Zero-Shot Annotator’s 80% cost reduction is from caching. The first annotation pass on any new dataset is expensive. The plugin is a good fit for “annotate this dataset once, then iterate on labels” — and a poor fit for “annotate streaming video as it arrives.” Worth knowing before you adopt it.
PulseMesh’s four-stage validation adds latency and a trust assumption. The validators themselves can be wrong. A determined spoofer with knowledge of the validation pipeline can defeat statistical detection. The architecture is correct for an MVP DePIN; it would need a slashing or reputation mechanism to survive at scale.
The persistent memory pillar isn’t built around at all. None of the four projects ship a cross-session memory architecture. For an AIfolio that’s “complete,” this is the next project. The honest read: three of four pillars touched, with strong harness engineering compensating for the gap.
None of these are dealbreakers. They’re the edges of work shipped fast against real constraints.
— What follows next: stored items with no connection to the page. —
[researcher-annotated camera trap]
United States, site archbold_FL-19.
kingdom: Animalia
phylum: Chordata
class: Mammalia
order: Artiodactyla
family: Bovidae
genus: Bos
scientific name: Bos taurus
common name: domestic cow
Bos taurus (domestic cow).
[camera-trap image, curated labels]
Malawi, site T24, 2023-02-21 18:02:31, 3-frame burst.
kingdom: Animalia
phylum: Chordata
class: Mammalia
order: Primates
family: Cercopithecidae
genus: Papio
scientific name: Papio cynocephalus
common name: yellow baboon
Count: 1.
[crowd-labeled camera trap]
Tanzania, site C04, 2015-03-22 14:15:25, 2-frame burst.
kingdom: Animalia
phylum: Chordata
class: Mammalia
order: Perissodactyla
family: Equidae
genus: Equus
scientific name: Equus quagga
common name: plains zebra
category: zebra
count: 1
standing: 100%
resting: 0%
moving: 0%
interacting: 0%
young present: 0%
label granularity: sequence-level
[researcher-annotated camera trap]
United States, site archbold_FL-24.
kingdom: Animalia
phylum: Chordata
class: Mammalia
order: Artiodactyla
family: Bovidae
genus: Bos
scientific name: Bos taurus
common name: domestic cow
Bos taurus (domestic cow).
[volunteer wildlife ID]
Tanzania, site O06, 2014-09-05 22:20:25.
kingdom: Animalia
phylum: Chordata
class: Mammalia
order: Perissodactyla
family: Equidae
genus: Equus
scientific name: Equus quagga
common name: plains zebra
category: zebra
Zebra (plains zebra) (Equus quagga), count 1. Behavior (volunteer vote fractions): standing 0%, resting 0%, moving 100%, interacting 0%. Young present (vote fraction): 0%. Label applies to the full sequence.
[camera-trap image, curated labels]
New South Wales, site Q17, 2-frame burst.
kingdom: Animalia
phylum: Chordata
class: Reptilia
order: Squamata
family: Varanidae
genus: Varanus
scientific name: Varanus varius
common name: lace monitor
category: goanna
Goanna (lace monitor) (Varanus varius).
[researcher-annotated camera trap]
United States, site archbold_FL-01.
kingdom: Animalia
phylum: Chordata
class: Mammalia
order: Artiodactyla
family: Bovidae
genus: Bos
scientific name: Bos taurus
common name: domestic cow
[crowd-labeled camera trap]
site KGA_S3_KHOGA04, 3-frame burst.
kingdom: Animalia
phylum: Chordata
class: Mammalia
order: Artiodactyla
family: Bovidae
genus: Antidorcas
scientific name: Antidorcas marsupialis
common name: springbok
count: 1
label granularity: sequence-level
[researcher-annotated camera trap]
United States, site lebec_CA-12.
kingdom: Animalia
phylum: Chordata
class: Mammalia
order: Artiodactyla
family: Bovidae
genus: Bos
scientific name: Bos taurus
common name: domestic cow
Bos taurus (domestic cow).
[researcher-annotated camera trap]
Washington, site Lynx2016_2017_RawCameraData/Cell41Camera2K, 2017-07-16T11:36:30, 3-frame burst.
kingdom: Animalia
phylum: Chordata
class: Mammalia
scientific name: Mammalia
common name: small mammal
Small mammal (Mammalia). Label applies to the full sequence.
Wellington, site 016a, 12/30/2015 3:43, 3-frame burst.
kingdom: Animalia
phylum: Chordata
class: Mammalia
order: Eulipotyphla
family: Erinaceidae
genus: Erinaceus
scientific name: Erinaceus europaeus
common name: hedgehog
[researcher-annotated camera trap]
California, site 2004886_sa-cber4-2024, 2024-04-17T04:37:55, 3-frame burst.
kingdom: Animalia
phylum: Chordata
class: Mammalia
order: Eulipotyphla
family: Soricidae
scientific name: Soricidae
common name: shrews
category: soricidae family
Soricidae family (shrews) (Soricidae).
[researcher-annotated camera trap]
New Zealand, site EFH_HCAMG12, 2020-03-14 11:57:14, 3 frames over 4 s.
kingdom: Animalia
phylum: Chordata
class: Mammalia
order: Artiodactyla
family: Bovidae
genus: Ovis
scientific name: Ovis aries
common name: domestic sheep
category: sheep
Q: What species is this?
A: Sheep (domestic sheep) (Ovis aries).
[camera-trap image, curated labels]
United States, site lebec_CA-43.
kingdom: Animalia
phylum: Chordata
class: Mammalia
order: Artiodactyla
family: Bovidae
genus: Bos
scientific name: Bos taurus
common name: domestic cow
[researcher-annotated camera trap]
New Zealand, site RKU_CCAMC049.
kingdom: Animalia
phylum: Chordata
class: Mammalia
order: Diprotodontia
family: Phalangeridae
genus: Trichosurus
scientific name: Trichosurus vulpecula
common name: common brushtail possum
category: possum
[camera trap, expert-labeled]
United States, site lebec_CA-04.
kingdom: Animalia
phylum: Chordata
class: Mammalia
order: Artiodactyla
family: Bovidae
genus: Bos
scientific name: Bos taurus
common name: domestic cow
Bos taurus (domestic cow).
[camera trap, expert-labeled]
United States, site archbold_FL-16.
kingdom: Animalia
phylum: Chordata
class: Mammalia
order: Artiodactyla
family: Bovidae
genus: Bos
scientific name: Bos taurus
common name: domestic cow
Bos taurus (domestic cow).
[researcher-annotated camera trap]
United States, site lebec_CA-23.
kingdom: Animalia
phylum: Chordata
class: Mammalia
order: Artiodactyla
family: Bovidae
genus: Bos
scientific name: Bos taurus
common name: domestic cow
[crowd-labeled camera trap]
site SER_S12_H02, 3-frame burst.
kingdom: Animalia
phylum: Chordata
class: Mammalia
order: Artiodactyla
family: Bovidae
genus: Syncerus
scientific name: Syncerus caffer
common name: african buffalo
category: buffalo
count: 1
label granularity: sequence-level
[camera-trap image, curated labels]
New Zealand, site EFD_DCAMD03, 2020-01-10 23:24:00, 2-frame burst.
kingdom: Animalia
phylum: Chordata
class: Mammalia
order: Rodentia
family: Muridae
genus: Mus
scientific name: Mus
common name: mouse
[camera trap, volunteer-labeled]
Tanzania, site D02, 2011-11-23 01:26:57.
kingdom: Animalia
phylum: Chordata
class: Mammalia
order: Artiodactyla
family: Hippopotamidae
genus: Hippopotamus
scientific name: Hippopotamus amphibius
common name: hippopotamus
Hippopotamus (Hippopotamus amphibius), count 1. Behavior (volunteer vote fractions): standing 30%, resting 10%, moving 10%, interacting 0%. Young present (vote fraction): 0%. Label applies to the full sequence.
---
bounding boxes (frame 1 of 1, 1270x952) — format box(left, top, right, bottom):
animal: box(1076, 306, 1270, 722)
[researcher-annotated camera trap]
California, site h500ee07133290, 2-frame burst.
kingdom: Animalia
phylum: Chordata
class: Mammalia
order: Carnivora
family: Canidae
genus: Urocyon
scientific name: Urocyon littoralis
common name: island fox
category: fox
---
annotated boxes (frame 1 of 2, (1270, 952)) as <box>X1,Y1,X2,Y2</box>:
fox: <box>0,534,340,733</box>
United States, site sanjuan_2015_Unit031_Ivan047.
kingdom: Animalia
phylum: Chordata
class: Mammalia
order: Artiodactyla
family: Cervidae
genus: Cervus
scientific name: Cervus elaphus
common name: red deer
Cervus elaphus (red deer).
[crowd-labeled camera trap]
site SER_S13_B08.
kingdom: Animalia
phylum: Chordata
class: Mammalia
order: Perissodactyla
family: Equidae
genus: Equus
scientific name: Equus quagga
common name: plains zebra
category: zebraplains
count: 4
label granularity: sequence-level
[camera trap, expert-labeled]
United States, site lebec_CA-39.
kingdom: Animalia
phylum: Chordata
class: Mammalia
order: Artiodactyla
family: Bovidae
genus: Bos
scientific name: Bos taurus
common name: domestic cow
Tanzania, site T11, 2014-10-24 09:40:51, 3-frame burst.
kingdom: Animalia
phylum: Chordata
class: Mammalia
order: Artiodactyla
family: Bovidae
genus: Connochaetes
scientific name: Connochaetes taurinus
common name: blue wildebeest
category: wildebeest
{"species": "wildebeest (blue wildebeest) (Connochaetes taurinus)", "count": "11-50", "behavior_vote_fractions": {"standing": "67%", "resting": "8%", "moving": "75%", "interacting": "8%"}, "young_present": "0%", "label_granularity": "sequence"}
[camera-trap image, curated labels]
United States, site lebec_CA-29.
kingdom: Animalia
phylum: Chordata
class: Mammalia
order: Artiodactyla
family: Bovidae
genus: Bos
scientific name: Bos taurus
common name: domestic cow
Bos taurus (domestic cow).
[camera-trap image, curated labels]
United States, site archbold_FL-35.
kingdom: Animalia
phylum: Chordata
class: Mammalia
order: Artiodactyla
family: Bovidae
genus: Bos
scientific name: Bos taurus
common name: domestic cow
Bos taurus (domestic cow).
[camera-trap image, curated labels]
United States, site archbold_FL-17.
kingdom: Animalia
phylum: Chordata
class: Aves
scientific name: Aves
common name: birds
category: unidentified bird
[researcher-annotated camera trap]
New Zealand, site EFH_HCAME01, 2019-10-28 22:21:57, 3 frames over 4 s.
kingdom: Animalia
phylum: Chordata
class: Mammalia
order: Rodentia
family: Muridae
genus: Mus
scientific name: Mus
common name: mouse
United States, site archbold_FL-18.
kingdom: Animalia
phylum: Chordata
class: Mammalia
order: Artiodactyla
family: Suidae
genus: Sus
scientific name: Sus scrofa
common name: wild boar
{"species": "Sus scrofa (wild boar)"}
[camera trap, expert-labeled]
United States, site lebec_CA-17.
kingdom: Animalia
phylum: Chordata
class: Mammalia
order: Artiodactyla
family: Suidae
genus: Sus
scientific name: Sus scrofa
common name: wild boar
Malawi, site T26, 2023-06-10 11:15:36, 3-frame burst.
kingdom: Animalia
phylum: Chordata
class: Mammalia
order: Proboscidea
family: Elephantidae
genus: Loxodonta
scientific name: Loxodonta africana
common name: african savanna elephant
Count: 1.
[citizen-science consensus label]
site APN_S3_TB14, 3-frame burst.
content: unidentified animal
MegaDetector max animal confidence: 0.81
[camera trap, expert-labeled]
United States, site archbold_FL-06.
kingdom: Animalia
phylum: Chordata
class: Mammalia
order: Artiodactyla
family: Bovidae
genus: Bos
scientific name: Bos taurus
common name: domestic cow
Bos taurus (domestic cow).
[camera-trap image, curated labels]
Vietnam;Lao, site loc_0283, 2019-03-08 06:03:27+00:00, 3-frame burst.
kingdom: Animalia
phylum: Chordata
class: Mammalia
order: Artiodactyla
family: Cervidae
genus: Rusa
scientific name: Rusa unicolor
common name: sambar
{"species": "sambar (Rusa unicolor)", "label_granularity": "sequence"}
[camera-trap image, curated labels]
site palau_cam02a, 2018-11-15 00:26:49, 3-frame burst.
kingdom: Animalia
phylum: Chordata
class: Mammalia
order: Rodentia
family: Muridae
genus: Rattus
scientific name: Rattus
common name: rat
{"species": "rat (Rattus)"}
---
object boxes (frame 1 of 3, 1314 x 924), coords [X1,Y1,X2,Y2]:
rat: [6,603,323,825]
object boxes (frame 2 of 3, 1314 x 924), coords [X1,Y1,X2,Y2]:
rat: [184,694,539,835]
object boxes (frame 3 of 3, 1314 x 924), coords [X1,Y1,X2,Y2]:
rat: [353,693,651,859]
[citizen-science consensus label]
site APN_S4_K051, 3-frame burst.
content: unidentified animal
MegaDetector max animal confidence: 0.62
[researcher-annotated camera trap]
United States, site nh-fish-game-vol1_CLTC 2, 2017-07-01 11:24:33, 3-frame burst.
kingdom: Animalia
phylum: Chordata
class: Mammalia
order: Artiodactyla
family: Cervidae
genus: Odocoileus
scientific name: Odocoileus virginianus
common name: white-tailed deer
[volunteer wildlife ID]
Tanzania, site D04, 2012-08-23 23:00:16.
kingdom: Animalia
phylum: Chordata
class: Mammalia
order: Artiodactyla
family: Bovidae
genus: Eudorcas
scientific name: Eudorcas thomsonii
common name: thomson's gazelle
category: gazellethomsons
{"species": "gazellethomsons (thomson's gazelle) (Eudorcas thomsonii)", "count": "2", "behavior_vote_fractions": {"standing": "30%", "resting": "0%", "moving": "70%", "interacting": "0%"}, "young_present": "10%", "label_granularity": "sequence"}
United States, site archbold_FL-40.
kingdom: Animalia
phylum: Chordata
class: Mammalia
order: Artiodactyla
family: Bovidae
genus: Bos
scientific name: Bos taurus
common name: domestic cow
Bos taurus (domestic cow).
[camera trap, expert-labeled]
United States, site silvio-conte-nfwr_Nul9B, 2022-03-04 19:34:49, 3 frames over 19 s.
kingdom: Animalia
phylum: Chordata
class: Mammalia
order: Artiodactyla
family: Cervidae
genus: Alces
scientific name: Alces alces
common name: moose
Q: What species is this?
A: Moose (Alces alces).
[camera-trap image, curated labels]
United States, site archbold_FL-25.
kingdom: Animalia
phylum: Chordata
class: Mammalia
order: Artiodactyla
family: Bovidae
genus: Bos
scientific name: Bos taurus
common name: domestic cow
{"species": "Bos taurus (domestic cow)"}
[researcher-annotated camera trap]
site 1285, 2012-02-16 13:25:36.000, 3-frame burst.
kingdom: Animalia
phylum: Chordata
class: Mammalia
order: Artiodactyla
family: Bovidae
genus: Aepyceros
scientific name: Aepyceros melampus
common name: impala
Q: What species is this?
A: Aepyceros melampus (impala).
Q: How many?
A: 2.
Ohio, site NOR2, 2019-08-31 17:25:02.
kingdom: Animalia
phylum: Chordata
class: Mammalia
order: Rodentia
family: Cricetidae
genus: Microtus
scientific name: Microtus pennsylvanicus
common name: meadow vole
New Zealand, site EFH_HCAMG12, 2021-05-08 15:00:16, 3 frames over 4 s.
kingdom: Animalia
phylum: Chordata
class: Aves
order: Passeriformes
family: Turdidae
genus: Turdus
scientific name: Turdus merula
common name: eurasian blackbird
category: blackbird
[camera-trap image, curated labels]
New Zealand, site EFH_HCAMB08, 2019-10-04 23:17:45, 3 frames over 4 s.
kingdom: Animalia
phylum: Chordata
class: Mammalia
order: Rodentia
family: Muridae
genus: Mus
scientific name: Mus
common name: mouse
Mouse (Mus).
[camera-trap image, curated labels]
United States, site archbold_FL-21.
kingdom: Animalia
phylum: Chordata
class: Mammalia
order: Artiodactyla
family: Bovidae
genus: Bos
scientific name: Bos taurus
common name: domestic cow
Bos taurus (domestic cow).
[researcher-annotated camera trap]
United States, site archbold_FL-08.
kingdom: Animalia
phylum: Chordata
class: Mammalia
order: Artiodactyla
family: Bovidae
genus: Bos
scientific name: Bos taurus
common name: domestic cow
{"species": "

The portfolio doesn’t try to hide them.
What readers can take away
For new AI engineers building portfolios:
The AIfolio pillars name what to build. MRE names how to build it. Both matter, and most portfolios over-invest in the first and under-invest in the second. A demo that hits all four AIfolio pillars but has no harness around any of them is weaker than three pillars built with real harness engineering.
Pick one project and ship the harness. The minimum viable harness has three pieces: a fallback path on the layer most likely to fail, a quality gate that decides which path runs, and a way to audit which path actually ran (logs, return tuples, method tags). The cost is small. The signal is large.
Context engineering doesn’t require an H200. T5-base on a Kaggle GPU works. The signal isn’t the compute — it’s that you can defend a dataset choice, an eval metric, and a hyperparameter. Without that, your context layer is indistinguishable from the median.
Show the trade-offs. A README that says “this maxes out at one user, here’s why, here’s what would change for multi-tenant” reads as more senior than a README that claims SaaS-readiness it can’t back up. The InfoRetrieval v2 README’s frank acknowledgment that BLIP falls back to CPU on Apple Silicon “due to operator support limitations” is the right tone.
For mid-level engineers reviewing portfolios: the cheapest filter for MRE instincts is does the harness exist at all. Run through the candidate’s repos and ask — where does primary extraction live, what happens if it fails, and how would I know which path ran? The absence of an answer is the answer.
For hiring managers: a portfolio that ships hackathon-grade builds with the same architectural rigor as classroom flagship projects is a stronger signal than either taken alone. It says the patterns are reflexive, not assignment-driven. That’s what you’re hiring for.
The most underrated skill in early-career AI engineering isn’t model selection or prompt design. It’s the discipline to architect around the model the same way you’d architect around any other unreliable dependency. Vishnu’s portfolio is interesting because every project assumes the unreliability and designs for it from line one — context engineering on the input side, harness engineering on the output side, with the AIfolio pillars showing up as the natural shape rather than the assignment. If you’re hiring, look for this. If you’re building, copy it.